问题
I am fairly certain this is a really obvious question, but I can't figure it out.
Lets say I have the following dataset:
test <- data.frame(A = c(1:10),
B = c(1:10), C = c(1:10),
P = c(1:10))
And I want to test, if there is a column called "P", create a new column called "Z" and put some content in it calculated from P.

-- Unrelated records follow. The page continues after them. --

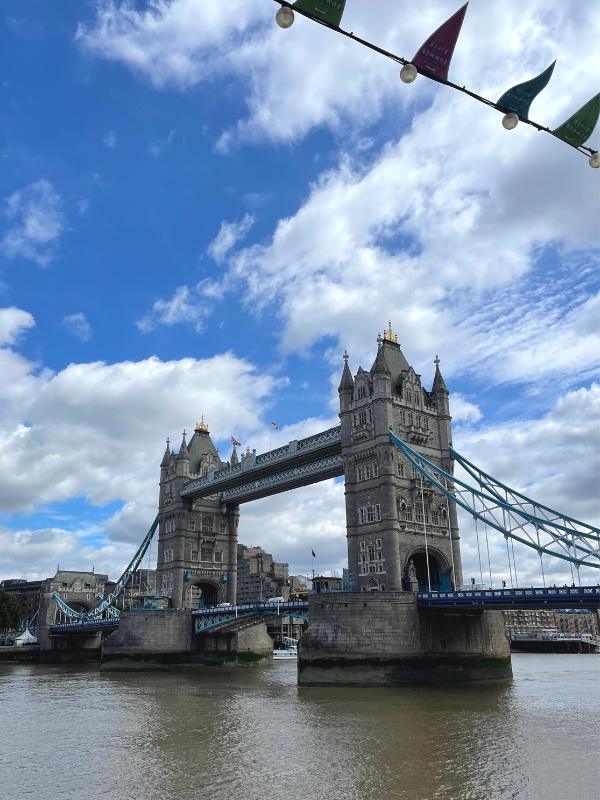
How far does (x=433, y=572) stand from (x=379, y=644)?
1248cm

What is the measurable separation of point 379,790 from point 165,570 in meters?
60.4

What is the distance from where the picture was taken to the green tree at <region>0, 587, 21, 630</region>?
326 feet

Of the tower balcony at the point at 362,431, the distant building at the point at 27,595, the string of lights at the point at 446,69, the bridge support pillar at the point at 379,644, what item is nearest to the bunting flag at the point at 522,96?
the string of lights at the point at 446,69

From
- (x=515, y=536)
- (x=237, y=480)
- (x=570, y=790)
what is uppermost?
(x=237, y=480)

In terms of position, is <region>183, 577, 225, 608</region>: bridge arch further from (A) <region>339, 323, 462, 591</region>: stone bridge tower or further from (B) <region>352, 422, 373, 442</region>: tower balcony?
(B) <region>352, 422, 373, 442</region>: tower balcony

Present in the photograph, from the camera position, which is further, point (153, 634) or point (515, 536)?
point (153, 634)

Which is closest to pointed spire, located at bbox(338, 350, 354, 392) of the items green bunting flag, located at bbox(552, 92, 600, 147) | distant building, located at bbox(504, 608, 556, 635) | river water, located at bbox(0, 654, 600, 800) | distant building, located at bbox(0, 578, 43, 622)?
river water, located at bbox(0, 654, 600, 800)

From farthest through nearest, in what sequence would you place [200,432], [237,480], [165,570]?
[200,432] → [165,570] → [237,480]

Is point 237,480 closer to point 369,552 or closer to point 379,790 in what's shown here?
point 369,552

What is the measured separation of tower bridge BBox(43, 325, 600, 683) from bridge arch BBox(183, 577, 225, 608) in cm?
32

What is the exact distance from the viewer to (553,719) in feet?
97.8

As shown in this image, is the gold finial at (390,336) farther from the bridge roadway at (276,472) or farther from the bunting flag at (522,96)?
the bunting flag at (522,96)

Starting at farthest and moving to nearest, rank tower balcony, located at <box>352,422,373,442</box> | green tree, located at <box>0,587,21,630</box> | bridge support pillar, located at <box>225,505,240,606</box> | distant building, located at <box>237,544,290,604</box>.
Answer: distant building, located at <box>237,544,290,604</box> < green tree, located at <box>0,587,21,630</box> < bridge support pillar, located at <box>225,505,240,606</box> < tower balcony, located at <box>352,422,373,442</box>

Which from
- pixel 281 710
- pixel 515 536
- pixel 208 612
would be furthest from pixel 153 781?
pixel 208 612
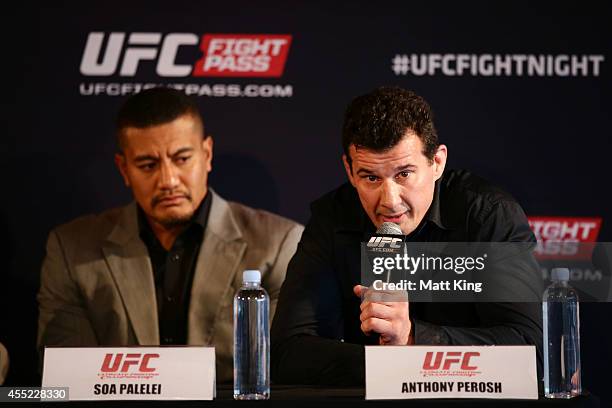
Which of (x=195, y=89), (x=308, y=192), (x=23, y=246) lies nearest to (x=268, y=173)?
(x=308, y=192)

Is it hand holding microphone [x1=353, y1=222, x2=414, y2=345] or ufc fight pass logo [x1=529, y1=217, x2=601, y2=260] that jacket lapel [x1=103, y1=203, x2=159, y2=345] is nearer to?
hand holding microphone [x1=353, y1=222, x2=414, y2=345]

I wrote the following code (just to try and get it to conditionally create the column, I've not tried to get it to do anything with that yet!):
Clean <- function(data) {
if("P" %in% colnames(data)) {
data$Z <- NA
}
else {
cat("doobedooo")
}
}
Clean(test)
But it doesn't seem to do anything, and I don't understand why, when simply running test$Z <- NA
on the dataset does work.
I put the "doobedooo" in there, to see if it is returning a false at the first condition. It doesn't seem to be doing so.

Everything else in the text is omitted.